From a hill on the outskirts of the city, Lisa (Sarah Hoare), Joanne (Tessie Orange-Turner) and Amy (Esther-Grace Button) watch all the little lights illuminating the facades of the buildings, imagining the lives of the people behind them. For a moment, Joanne and Amy are in thrall to Lisa’s narrative powers, as she gives them a glimpse into the lives of others, and a temporary break from their own.
The yearning for escapism, and the brutal tug of reality are at the heart of All the Little Lights, a play written and developed by Jane Upton. The plot was inspired by the story of a young woman who escaped sexual abuse at the hands of men who used her to procure girls. Jane Upton’s understated approach succeeds in conveying this horrific event on stage, although not all of its protagonists are equally fleshed out.
The play starts out as an innocent birthday party. As a surprise for her friend Lisa, who has gone to live in foster care, Joanne has thrown a camping night with the help of naïve, giggling Amy.
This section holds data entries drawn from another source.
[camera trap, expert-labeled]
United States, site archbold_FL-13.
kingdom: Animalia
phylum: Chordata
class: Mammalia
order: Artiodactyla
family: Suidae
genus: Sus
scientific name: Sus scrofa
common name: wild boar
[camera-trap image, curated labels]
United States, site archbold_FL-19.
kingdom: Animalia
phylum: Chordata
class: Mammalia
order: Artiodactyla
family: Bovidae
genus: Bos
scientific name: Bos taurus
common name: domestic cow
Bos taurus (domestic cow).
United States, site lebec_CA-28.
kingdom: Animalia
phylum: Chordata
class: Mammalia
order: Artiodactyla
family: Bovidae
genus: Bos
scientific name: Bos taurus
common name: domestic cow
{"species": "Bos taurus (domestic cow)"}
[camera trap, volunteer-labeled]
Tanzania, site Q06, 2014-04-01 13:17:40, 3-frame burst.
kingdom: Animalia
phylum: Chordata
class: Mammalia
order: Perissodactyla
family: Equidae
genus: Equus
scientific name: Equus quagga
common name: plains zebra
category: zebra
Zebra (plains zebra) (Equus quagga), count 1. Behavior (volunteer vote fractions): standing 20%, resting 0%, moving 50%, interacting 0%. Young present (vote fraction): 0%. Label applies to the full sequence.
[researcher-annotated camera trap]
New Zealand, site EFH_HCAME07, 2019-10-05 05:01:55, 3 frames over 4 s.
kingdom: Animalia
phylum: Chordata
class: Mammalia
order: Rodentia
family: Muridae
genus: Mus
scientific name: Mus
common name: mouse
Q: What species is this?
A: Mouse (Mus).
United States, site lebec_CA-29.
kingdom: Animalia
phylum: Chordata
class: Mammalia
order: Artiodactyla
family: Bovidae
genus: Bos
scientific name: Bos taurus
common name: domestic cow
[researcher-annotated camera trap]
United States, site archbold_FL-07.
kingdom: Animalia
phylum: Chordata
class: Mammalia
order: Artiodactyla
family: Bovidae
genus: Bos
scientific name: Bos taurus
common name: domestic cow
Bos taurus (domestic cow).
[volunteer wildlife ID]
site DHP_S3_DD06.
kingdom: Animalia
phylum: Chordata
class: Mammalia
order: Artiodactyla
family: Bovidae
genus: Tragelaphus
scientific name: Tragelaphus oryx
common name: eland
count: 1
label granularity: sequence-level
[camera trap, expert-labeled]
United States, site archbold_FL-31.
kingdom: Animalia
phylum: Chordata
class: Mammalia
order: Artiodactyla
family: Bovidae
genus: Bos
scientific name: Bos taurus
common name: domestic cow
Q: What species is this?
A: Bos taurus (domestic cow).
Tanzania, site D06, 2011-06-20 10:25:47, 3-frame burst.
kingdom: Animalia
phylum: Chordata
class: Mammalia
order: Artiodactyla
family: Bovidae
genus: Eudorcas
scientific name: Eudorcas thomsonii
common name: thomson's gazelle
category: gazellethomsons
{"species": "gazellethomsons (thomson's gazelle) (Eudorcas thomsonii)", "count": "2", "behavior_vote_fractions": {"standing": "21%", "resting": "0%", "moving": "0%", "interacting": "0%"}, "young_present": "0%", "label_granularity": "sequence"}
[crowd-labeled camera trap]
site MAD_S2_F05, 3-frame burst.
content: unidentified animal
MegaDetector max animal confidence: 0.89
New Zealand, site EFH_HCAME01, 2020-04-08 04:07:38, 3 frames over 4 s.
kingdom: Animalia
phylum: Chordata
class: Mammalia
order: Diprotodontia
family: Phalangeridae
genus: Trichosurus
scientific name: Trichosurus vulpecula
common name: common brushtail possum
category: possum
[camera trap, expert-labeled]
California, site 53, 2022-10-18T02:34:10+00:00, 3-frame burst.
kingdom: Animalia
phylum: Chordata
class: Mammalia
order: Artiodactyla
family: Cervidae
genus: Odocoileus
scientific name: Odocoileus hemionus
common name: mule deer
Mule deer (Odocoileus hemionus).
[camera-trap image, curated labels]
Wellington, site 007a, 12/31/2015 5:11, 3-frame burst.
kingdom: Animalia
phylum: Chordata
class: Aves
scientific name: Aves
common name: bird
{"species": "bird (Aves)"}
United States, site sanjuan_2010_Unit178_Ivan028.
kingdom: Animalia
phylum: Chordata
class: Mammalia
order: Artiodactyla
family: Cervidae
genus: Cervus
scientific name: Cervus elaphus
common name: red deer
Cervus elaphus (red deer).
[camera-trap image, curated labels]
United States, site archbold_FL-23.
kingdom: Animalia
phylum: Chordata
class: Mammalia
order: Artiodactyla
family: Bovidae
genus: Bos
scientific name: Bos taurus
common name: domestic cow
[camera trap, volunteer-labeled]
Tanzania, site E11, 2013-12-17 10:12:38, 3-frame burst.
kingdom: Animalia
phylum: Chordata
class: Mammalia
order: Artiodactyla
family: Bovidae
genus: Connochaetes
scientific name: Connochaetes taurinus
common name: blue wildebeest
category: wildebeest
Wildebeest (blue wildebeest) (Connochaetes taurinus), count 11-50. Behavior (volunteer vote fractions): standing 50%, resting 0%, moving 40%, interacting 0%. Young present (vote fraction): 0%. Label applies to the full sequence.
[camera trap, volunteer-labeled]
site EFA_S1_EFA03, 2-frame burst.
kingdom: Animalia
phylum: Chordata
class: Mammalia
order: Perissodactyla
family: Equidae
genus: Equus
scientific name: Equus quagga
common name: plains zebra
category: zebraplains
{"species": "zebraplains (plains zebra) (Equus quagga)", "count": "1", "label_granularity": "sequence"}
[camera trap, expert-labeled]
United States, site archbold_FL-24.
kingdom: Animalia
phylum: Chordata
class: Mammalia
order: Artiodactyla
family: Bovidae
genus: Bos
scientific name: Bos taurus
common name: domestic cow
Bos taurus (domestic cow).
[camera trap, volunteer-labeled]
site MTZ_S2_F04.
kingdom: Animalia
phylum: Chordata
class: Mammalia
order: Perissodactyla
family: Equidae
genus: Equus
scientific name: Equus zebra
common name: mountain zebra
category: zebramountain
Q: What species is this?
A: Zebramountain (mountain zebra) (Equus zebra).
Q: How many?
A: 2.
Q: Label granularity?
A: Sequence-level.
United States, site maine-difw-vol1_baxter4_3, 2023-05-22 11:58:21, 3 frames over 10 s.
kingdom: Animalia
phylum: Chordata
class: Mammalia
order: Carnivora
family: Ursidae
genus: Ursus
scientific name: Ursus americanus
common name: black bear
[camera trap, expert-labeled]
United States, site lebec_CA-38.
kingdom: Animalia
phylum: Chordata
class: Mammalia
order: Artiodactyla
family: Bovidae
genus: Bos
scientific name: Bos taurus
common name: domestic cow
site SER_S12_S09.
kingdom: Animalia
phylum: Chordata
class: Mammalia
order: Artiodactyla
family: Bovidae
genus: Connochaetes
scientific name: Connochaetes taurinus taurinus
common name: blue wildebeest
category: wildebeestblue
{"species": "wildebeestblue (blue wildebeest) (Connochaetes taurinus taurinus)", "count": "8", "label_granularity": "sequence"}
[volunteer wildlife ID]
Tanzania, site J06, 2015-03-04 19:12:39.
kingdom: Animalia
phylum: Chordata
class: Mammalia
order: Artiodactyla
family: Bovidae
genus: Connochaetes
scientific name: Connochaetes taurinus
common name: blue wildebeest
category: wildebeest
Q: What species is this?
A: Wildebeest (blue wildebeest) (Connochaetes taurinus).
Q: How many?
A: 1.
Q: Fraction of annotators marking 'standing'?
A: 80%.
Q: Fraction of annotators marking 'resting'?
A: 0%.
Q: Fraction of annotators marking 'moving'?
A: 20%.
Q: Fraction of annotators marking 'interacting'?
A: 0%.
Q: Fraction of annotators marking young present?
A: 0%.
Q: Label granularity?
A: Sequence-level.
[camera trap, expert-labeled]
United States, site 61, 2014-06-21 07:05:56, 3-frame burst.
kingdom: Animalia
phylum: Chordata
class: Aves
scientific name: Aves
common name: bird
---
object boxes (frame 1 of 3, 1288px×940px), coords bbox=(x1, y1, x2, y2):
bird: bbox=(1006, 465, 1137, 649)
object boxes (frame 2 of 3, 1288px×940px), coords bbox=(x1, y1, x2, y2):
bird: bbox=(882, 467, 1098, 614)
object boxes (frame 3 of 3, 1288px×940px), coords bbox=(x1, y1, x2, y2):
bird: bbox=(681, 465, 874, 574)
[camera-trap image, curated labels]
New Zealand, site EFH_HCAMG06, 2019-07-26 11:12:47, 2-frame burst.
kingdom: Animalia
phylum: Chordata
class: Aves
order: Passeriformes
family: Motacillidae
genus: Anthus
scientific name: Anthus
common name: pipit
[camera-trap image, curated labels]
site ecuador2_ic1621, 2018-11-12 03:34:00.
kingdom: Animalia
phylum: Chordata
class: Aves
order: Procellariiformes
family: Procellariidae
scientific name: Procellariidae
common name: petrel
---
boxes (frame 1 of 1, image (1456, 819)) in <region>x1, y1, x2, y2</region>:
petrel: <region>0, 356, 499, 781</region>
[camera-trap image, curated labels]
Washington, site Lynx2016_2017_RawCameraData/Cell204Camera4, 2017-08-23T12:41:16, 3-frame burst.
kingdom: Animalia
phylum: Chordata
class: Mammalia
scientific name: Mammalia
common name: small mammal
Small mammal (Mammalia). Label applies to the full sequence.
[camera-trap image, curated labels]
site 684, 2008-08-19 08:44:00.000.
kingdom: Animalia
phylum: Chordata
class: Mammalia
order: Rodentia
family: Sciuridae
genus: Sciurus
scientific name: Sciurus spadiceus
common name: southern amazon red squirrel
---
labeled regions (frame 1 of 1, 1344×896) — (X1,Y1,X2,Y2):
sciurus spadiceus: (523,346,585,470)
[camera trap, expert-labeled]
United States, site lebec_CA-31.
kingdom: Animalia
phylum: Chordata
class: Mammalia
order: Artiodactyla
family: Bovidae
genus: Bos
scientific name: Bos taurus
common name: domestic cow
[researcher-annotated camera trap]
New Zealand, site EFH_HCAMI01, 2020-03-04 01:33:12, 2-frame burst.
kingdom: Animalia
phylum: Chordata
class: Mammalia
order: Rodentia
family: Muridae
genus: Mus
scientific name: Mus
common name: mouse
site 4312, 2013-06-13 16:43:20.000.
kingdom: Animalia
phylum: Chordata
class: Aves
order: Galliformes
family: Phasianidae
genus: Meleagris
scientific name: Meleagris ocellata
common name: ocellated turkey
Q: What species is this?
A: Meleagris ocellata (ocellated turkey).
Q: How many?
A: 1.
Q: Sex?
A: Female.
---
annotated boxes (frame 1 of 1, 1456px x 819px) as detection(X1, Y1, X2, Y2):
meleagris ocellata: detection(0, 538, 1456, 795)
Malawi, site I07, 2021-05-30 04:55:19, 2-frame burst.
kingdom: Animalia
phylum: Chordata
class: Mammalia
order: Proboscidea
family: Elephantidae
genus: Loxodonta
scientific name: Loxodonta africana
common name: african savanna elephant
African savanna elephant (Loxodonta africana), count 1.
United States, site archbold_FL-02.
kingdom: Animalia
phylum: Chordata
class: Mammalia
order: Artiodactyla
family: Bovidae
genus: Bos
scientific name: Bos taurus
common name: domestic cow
The party is complete with ornaments in trees, birthday cakes and even birthday presents, but the soil is covered in garbage and the girls are standing dangerously close to a train track.
Slowly truths emerge, about an older man, TJ , who owns the local chippy, and about a night where the two girls were gang-raped. The word itself is never uttered, but the script doesn’t sugar-coat the event either, leaving it to Joanne and Lisa to find words to relate their experience. Lisa is trying to move on, but Joanne got left behind, and she now has other, darker motives for wanting her friend to stay with her.
From the outset, Lisa is a frustratingly reserved birthday girl. Sarah Hoare portrays her painful reluctance to speak, her guardedness, her clenched fists. On the contrary, Joanne is assertive, with a decisiveness and an authority that border on bullying when she imposes her will on those around her. Hoare and Orange-Turner give their character the right amount of raw pain and anger, without ever disserving the subtlety of the script, but the relationship between Lisa and Joanne is so strained as to make Amy little more than a collateral victim. A pathetic figure, her fits of laughter create more unease than amusement and the script leaves comparatively little space for her character to emerge.
Although some of its peripheral figures and stories suffer from lack of development, All the Little Lights tackles stories of abuse and pain with sensitivity and tactfulness.